I first began by scaling my data, which means that each column is transformed to a common scale (z-score) with an approximately normal distribution. For each variable, the mean is subtracted from each value and divided by the standard deviation. Initially, neither price nor rating is normally distributed. After scaling, the interpretation for each respective value is the number of standard deviations away from the overall mean.
On its own, k-means does not tell us very much about how well our model is doing at fitting the data. We need to have an a priori idea of how many clusters we expect to see, or be willing to experiment by looking at different clustering solutions. How k-means works is that it starts by randomly assigning k (the number of clusters we've pre-specified) data points to act as the cluster's centroid. These centroids will serve as a sort of anchor around which the k-means will try minimize the distance between neighbouring points. The algorithm then calculates the average distance of all the points in a given cluster, and then moves the centroid to that centre location. The process of iteratively moving the centroid stops when cluster memberships ceases to change.
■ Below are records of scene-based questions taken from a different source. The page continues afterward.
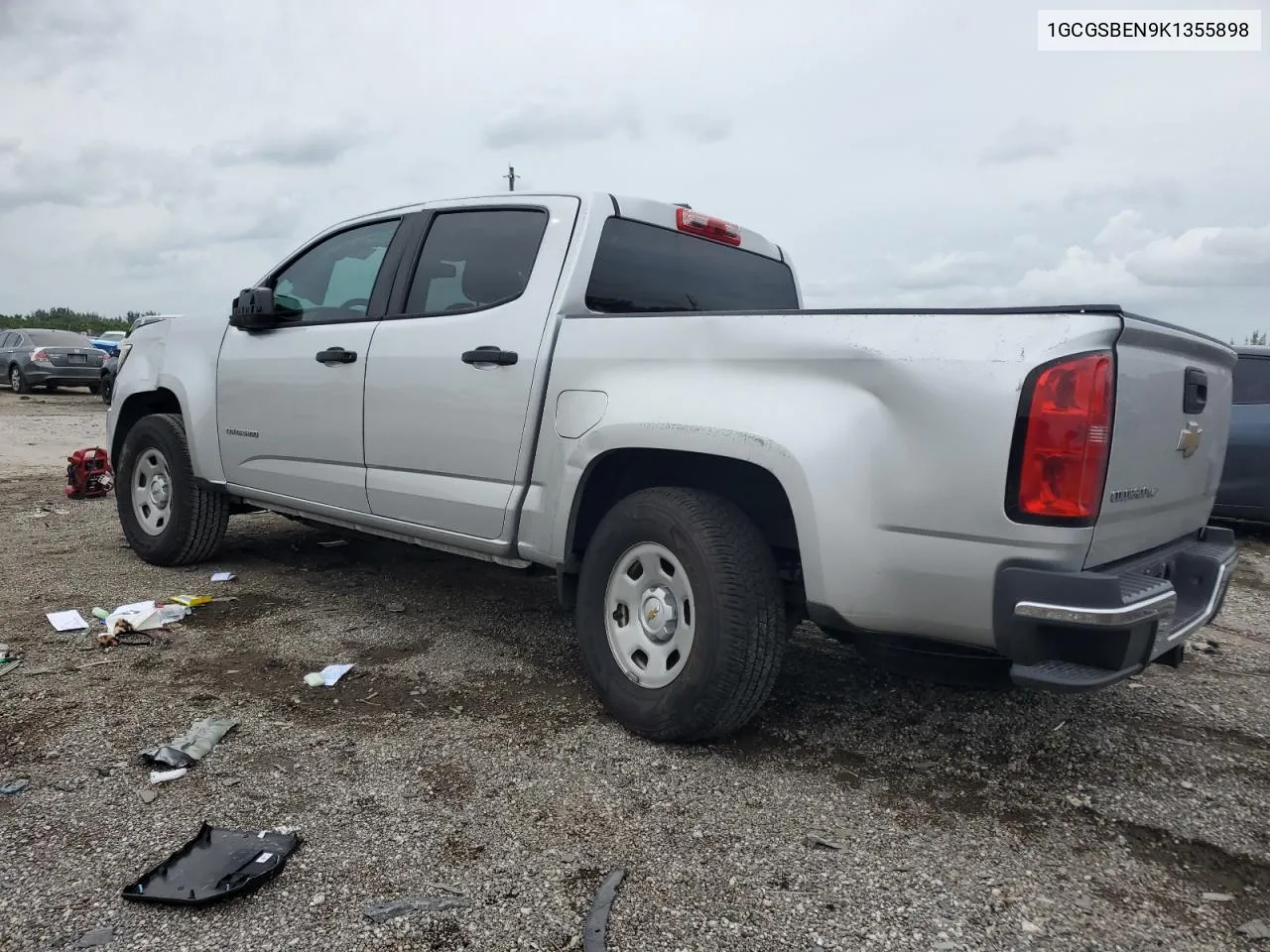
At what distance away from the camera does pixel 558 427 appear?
3.25 metres

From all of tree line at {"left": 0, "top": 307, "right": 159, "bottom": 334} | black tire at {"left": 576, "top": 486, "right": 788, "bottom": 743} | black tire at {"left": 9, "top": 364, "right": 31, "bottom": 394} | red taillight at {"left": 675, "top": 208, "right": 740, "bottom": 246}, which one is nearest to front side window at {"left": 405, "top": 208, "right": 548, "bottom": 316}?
red taillight at {"left": 675, "top": 208, "right": 740, "bottom": 246}

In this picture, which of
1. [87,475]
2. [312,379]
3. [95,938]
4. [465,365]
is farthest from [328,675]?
[87,475]

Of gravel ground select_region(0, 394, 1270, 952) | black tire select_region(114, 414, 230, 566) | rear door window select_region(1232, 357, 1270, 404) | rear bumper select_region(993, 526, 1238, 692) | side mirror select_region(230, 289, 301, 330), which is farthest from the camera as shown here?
rear door window select_region(1232, 357, 1270, 404)

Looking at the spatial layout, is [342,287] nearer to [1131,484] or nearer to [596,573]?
[596,573]

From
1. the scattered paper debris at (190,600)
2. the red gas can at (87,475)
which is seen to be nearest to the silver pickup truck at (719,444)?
the scattered paper debris at (190,600)

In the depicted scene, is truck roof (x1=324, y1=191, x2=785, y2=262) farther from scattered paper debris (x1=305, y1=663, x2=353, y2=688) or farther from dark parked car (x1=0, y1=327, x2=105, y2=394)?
dark parked car (x1=0, y1=327, x2=105, y2=394)

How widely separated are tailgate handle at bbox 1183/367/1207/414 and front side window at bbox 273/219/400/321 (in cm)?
321

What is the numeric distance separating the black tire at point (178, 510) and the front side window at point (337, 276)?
3.56 feet

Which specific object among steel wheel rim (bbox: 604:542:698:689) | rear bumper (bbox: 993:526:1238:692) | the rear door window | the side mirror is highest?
the side mirror

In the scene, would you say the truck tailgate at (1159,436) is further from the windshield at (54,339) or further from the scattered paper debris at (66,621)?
the windshield at (54,339)

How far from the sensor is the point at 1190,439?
8.96ft

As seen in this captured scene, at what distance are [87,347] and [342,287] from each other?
1927 centimetres

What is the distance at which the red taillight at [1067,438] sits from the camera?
7.30ft

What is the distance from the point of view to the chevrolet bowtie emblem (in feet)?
8.78
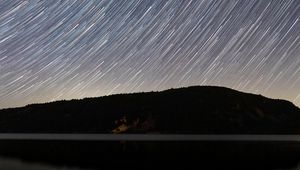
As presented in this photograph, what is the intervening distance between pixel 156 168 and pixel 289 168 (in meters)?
14.2

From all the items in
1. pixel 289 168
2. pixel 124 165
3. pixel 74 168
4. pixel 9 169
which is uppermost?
pixel 289 168

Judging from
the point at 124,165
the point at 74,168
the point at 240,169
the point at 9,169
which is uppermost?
the point at 240,169

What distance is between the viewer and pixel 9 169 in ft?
140

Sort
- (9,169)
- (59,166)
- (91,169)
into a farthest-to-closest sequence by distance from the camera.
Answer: (59,166) < (91,169) < (9,169)

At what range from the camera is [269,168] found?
46.9m

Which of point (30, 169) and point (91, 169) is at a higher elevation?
point (91, 169)

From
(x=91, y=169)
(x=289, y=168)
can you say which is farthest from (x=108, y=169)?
(x=289, y=168)

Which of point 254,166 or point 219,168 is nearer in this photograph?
point 219,168

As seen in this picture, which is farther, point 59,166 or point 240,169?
point 59,166

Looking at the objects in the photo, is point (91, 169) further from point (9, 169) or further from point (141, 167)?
point (9, 169)

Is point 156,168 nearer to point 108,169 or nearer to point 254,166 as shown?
point 108,169

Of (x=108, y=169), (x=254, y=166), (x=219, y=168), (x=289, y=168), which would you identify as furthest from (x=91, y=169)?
(x=289, y=168)

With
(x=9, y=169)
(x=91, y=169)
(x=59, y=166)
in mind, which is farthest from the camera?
(x=59, y=166)

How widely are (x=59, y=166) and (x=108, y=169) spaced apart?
7.94 m
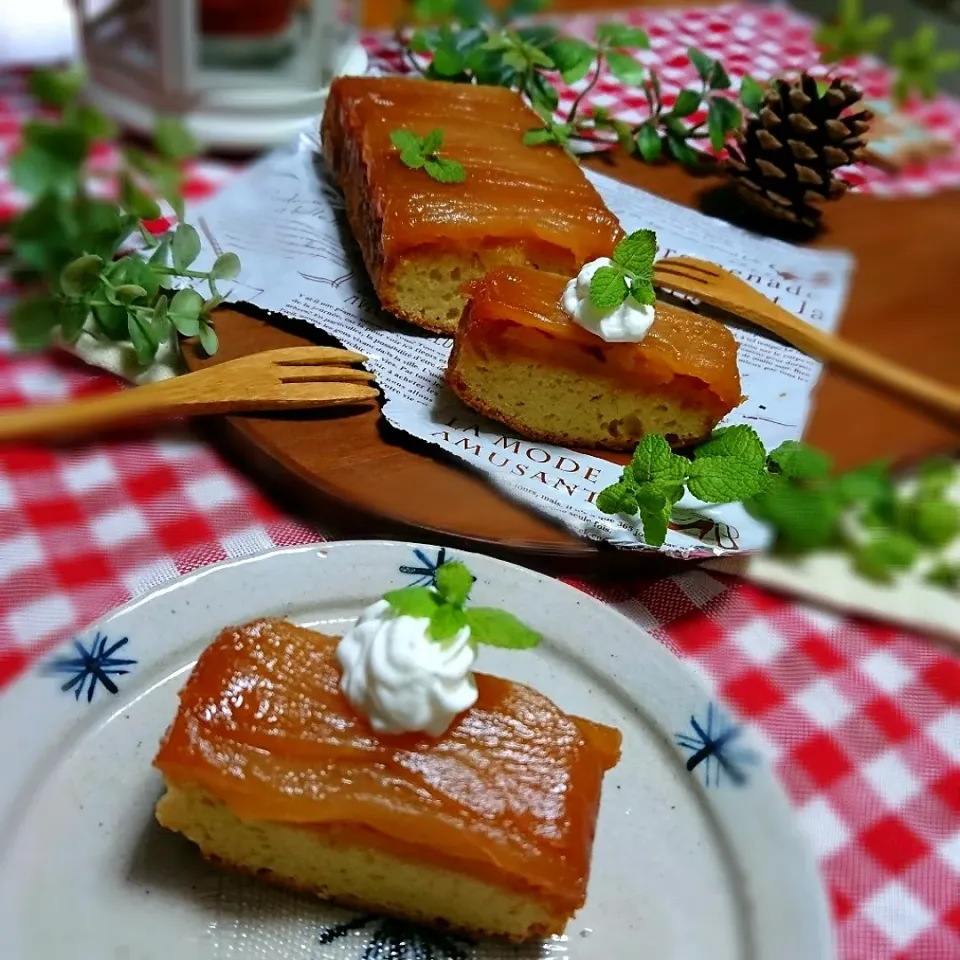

We need to rerun k-means using a different number of clusters to see which solution (i.e. the number of cluster) best fits our data. There are several approaches to model selection with k-means, but a common way to determine the optimal number of clusters is to compute the gap statistic. The gap statistic compares the pooled within-cluster sum of squares with a simulated uniform distribution obtained by resampling the data. The goal is to maximize the gap statistic, while choosing a parsimonious model. In other words, we want a large gap statistic with the fewest number of clusters.
I ran a function that computes the gap statistics automatically using different numbers of clusters, which is also known as a scree plot. From the plot we can see that the gap statistics peaks at a single cluster, and then tapers off. This is a sign that there are no discernible clusters in our data!
I wanted to share this analysis to illustrate an important point. Data does not always follow our assumptions. Many times, we can conduct an analysis and discover that the things we were hoping to find (beautifully evident clusters with immediately discernible meaning) aren't always present. A null finding is still a finding and we as researchers and analysts shouldn't get discouraged when things don't turn out the way we expected.
For the purpose of this blog post, I'll pretend as though we found that there were three clusters in our data. Recall that we scaled the data prior to the analysis so the x- and y-axis represent standard deviations away from the mean. The plot is not showing us anything ground breaking. There are 39 products in first cluster, 136 is the second and 22 in the third. Since we only have two variables, our interpretation of the plot is pretty straightforward. If we were going to assume a 3-cluster solution, close to 70% of products would fall in the "low price, decent ratings" category.
If I were doing this analysis in real life, I wouldn't give up here. Since our data shouldn't be clustered, I'd explore other options: 1) find more data, and/or 2) change my approach.